[begin DATASET CONTENT]

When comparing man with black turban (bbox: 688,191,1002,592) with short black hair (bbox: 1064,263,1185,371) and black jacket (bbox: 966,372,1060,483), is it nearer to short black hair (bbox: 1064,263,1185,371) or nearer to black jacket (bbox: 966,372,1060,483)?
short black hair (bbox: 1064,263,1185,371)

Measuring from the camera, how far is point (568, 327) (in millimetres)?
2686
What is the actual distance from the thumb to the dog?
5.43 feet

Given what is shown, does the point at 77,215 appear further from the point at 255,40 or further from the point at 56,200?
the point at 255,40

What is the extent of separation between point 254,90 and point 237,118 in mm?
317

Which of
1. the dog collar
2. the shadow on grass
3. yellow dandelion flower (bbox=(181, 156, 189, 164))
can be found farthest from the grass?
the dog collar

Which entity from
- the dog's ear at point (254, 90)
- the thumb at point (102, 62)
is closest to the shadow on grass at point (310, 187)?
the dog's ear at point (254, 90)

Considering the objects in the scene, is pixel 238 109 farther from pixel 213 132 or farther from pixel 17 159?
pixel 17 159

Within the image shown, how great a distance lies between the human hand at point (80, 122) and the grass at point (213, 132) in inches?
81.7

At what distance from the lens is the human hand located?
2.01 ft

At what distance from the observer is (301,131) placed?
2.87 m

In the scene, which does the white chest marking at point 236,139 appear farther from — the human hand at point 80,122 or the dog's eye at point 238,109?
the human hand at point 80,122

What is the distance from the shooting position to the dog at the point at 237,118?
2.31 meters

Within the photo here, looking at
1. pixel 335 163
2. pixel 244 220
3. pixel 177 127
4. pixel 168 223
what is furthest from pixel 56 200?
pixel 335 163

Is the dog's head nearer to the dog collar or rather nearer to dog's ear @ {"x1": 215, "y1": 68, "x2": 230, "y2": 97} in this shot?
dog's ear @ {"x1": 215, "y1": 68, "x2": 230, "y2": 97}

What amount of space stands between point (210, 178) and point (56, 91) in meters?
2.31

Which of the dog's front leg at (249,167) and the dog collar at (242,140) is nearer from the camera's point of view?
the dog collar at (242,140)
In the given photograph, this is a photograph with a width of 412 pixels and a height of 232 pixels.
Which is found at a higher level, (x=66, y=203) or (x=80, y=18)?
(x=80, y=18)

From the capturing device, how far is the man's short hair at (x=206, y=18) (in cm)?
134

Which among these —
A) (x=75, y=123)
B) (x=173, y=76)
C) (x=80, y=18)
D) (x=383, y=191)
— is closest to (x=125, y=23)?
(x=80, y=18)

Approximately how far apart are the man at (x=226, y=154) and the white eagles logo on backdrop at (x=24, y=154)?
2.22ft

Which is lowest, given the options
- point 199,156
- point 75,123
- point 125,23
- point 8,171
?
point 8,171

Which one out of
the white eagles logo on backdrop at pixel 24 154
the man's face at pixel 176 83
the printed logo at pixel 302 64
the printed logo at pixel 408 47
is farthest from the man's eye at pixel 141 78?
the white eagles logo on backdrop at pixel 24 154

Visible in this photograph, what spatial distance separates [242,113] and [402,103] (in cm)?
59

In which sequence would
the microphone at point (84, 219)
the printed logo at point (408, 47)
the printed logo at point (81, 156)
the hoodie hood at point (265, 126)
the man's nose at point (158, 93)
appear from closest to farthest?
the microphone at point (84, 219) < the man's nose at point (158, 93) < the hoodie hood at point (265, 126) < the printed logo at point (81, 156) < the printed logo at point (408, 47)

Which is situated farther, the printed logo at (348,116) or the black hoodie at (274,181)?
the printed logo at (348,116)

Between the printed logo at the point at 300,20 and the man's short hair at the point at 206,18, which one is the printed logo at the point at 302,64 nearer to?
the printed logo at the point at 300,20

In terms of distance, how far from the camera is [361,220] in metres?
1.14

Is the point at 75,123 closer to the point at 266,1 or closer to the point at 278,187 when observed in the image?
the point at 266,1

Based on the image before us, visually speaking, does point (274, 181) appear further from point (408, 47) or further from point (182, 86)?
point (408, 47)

[end DATASET CONTENT]

_PROBLEM_
Copy all of the lines above word for word, from the first to the last.

_FINISHED TASK_
When comparing man with black turban (bbox: 688,191,1002,592) with short black hair (bbox: 1064,263,1185,371) and black jacket (bbox: 966,372,1060,483), is it nearer to short black hair (bbox: 1064,263,1185,371) or nearer to black jacket (bbox: 966,372,1060,483)?
short black hair (bbox: 1064,263,1185,371)

Measuring from the camera, how far is point (568, 327) (in millimetres)?
2686
What is the actual distance from the thumb to the dog?
5.43 feet

Given what is shown, does the point at 77,215 appear further from the point at 255,40 or further from the point at 56,200?
the point at 255,40

What is the extent of separation between point 254,90 and point 237,118 in mm?
317

Which of
1. the dog collar
2. the shadow on grass
3. yellow dandelion flower (bbox=(181, 156, 189, 164))
can be found farthest from the grass?
the dog collar

Which entity from
- the dog's ear at point (254, 90)
- the thumb at point (102, 62)
is closest to the shadow on grass at point (310, 187)?
the dog's ear at point (254, 90)

Considering the objects in the scene, is pixel 238 109 farther from pixel 213 132 or farther from pixel 17 159?
pixel 17 159

Within the image shown, how great a distance lies between the human hand at point (80, 122) and the grass at point (213, 132) in inches?
81.7

At what distance from the lens is the human hand located?
2.01 ft

At what distance from the observer is (301,131) placed?
2.87 m

In the scene, which does the white chest marking at point 236,139 appear farther from — the human hand at point 80,122 or the dog's eye at point 238,109?
the human hand at point 80,122

What is the distance from the shooting position to the dog at the point at 237,118?
2.31 meters

Within the photo here, looking at
1. pixel 335 163
2. pixel 244 220
3. pixel 177 127
4. pixel 168 223
what is furthest from pixel 56 200?
pixel 335 163

Is the dog's head nearer to the dog collar or rather nearer to dog's ear @ {"x1": 215, "y1": 68, "x2": 230, "y2": 97} in this shot?
dog's ear @ {"x1": 215, "y1": 68, "x2": 230, "y2": 97}

What amount of space stands between point (210, 178) and point (56, 91) in meters?
2.31

Which of the dog's front leg at (249,167) and the dog collar at (242,140) is nearer from the camera's point of view?
the dog collar at (242,140)
In the given photograph, this is a photograph with a width of 412 pixels and a height of 232 pixels.
Which is found at a higher level, (x=66, y=203) or (x=80, y=18)?
(x=80, y=18)

From the capturing device, how far is the man's short hair at (x=206, y=18) (in cm)?
134

Which among these —
A) (x=75, y=123)
B) (x=173, y=76)
C) (x=80, y=18)
D) (x=383, y=191)
— is closest to (x=125, y=23)?
(x=80, y=18)

Approximately how far apart are the man at (x=226, y=154) and the white eagles logo on backdrop at (x=24, y=154)?
2.22ft

Which is lowest, given the options
- point 199,156
- point 75,123
- point 125,23
- point 8,171
?
point 8,171

Which one out of
the white eagles logo on backdrop at pixel 24 154
the man's face at pixel 176 83
the printed logo at pixel 302 64
the printed logo at pixel 408 47
is farthest from the man's eye at pixel 141 78?
the white eagles logo on backdrop at pixel 24 154

Visible in this photograph, what spatial distance separates [242,113] and [402,103] (in cm)?
59

In which sequence would
the microphone at point (84, 219)
the printed logo at point (408, 47)
the printed logo at point (81, 156)
the hoodie hood at point (265, 126)
the man's nose at point (158, 93)
appear from closest to farthest?
the microphone at point (84, 219) < the man's nose at point (158, 93) < the hoodie hood at point (265, 126) < the printed logo at point (81, 156) < the printed logo at point (408, 47)

Which is situated farther, the printed logo at (348,116) or the black hoodie at (274,181)?
the printed logo at (348,116)

Between the printed logo at the point at 300,20 and the man's short hair at the point at 206,18, which one is the printed logo at the point at 302,64 nearer to?
the printed logo at the point at 300,20

In terms of distance, how far from the camera is [361,220] in metres?
1.14

Is the point at 75,123 closer to the point at 266,1 or closer to the point at 278,187 when observed in the image?
the point at 266,1

Based on the image before us, visually speaking, does point (274, 181) appear further from point (408, 47) or further from point (182, 86)?
point (408, 47)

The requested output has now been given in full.